Recently Inc.com ran an article about phrases that make recruiters laugh. A notable example: “I’m a Jedi Master at….”
It reminded me of two other words or phrases that could be considered juvenile yet have made it into our business vocabulary.
Superpower. With no ill regard to those who have asked me what mine is, I hate that question. I don’t have superpowers nor do you. I have skills I’ve developed and things I like doing and do very well but they aren’t superpowers. Superpowers are “discovered” by super heroes as something they possess. I’m pretty sure that these powers were rarely if ever developed. Spider Man got bit by a spider. That’s how he got his superpower.
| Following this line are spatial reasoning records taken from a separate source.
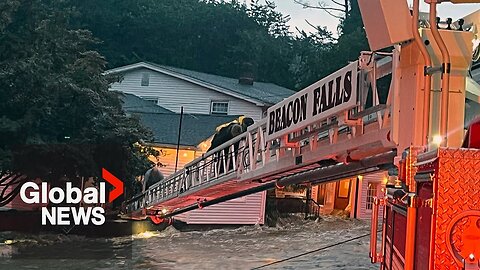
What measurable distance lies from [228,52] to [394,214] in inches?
1788

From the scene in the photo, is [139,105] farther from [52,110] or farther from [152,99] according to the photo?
[52,110]

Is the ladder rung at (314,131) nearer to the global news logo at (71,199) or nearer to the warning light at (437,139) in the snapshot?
the warning light at (437,139)

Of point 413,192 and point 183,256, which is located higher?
point 413,192

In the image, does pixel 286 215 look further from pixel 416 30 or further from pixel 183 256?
pixel 416 30

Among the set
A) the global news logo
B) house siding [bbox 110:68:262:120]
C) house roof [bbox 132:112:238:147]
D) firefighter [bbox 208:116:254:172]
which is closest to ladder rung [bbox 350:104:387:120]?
firefighter [bbox 208:116:254:172]

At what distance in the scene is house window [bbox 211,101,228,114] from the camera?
26.9 m

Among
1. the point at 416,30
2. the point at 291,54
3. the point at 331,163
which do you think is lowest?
the point at 331,163

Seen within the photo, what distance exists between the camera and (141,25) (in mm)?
47938

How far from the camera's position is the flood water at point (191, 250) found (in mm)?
13727

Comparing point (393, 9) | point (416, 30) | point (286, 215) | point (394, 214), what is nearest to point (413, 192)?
point (394, 214)

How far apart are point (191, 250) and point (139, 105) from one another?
11.8 meters

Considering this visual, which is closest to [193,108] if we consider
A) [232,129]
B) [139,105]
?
[139,105]

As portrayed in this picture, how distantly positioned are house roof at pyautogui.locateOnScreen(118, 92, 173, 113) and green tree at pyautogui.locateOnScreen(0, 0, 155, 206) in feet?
21.8

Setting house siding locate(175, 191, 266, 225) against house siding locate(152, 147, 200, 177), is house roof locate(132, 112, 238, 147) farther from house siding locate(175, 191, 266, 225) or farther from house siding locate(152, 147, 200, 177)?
house siding locate(175, 191, 266, 225)
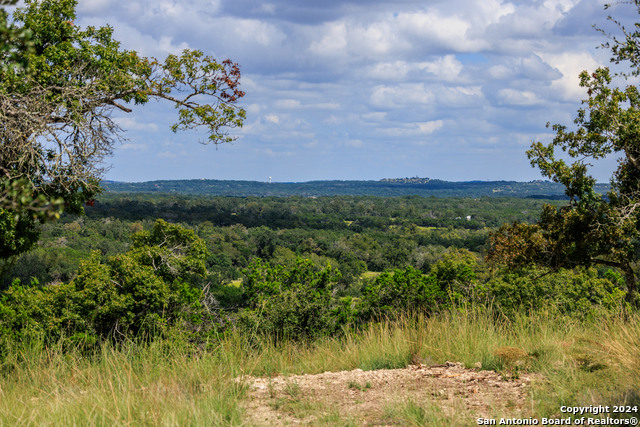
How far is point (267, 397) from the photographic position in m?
4.15

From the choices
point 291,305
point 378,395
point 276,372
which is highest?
point 378,395

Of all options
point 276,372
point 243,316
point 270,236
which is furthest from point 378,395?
point 270,236

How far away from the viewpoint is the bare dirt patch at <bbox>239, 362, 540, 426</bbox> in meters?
3.57

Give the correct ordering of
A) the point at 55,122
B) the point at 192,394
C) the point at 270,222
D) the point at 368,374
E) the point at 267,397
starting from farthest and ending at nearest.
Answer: the point at 270,222 < the point at 55,122 < the point at 368,374 < the point at 267,397 < the point at 192,394

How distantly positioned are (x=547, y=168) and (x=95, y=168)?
8656 mm

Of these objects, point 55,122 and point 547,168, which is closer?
point 55,122

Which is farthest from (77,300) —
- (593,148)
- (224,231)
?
(224,231)

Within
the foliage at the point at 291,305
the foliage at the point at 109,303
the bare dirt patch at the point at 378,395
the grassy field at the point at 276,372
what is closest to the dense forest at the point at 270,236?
the foliage at the point at 291,305

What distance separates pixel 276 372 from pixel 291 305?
3.95 metres

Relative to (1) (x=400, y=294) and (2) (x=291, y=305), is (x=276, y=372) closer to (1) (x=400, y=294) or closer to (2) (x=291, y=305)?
(2) (x=291, y=305)

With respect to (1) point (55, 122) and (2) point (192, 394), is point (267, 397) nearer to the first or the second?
(2) point (192, 394)

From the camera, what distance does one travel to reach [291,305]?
30.0 ft

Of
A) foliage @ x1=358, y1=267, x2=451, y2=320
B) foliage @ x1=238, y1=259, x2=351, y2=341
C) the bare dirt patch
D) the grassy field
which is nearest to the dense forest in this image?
foliage @ x1=358, y1=267, x2=451, y2=320

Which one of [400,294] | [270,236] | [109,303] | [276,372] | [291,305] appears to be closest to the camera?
[276,372]
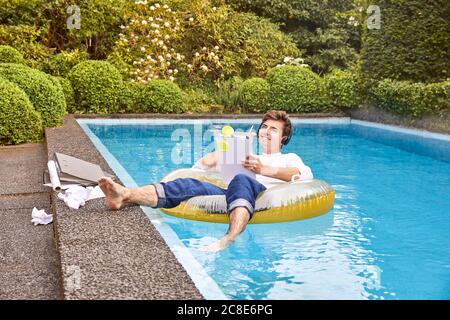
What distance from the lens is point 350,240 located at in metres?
5.40

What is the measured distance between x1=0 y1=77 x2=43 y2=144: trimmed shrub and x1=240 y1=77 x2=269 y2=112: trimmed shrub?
22.1ft

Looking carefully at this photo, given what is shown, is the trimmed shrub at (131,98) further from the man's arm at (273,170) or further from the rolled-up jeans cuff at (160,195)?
the rolled-up jeans cuff at (160,195)

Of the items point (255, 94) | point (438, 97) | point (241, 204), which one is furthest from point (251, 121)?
point (241, 204)

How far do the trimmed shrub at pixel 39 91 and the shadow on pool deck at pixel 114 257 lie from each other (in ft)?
19.0

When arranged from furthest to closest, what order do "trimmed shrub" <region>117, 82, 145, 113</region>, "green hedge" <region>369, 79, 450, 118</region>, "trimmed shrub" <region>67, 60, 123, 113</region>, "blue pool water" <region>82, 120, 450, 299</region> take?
"trimmed shrub" <region>117, 82, 145, 113</region> < "trimmed shrub" <region>67, 60, 123, 113</region> < "green hedge" <region>369, 79, 450, 118</region> < "blue pool water" <region>82, 120, 450, 299</region>

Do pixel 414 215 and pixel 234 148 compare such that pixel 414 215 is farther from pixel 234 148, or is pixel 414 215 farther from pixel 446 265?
pixel 234 148

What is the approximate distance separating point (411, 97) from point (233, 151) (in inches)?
333

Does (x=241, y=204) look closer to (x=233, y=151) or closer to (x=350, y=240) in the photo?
(x=233, y=151)

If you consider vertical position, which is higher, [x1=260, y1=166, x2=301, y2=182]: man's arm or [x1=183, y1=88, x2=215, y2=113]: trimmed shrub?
[x1=260, y1=166, x2=301, y2=182]: man's arm

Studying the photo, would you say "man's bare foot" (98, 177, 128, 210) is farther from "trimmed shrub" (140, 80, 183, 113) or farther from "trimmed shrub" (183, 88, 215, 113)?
"trimmed shrub" (183, 88, 215, 113)

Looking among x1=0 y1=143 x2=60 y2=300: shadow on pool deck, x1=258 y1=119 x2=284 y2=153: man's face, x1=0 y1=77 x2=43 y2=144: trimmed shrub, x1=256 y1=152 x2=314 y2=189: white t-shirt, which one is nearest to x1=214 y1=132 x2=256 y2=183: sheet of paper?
x1=256 y1=152 x2=314 y2=189: white t-shirt

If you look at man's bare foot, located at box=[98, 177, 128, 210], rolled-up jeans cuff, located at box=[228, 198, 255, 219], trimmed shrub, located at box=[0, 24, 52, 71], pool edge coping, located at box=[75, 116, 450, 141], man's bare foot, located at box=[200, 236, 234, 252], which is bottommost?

He didn’t spend hours a day practicing skills that would enable him to win American Ninja Warriors.
Crush. (also Crush it.) We can’t just compete and win. We have to crush: carnage! devastation! disaster! How exciting.
The goal isn’t just to win or be better than your competitor but to crush him or her. This seems fueled by too much testosterone to me, but in fairness, I know women who use the phrase, too. This is simply hyperbole. Winning well, playing hard, even dominating a competition all seem reasonable to me. Past that crushing or crushing it seems unnecessary and even braggadocios.
Language is a glimpse into who you are and how you think. I am aware these words are used in a spirit of fun. But effective communicators avoid cliche, hyperbole and exaggeration. They know that nuanced language can sometimes be more powerful than exclamatory language.
Language that is too easy and too common is vanilla in a world of word flavors. Readers and listeners take common language for granted or discount what is being said due to familiarity. We might use these words and phrases with zest but they stay at the surface and don’t penetrate the heart of the mind. Hyperbole doesn’t challenge deeper thinking and better explanation.
Think about Neil Armstrong stepping onto the moon and yelling, “Crushing it for the space program!”
Gravitas is important to leaders, and “Jedi Master,” “superpowers” and the the rest of that ilk may be dramatic, but they not only lack gravitas, they diminish it.
The challenge is to think more carefully about the words you use, the words that are used by others, and whether that language best serves your purpose as a leader. Avoid the common and familiar. Don’t be different for the sake of being different. Be different for the sake of being better.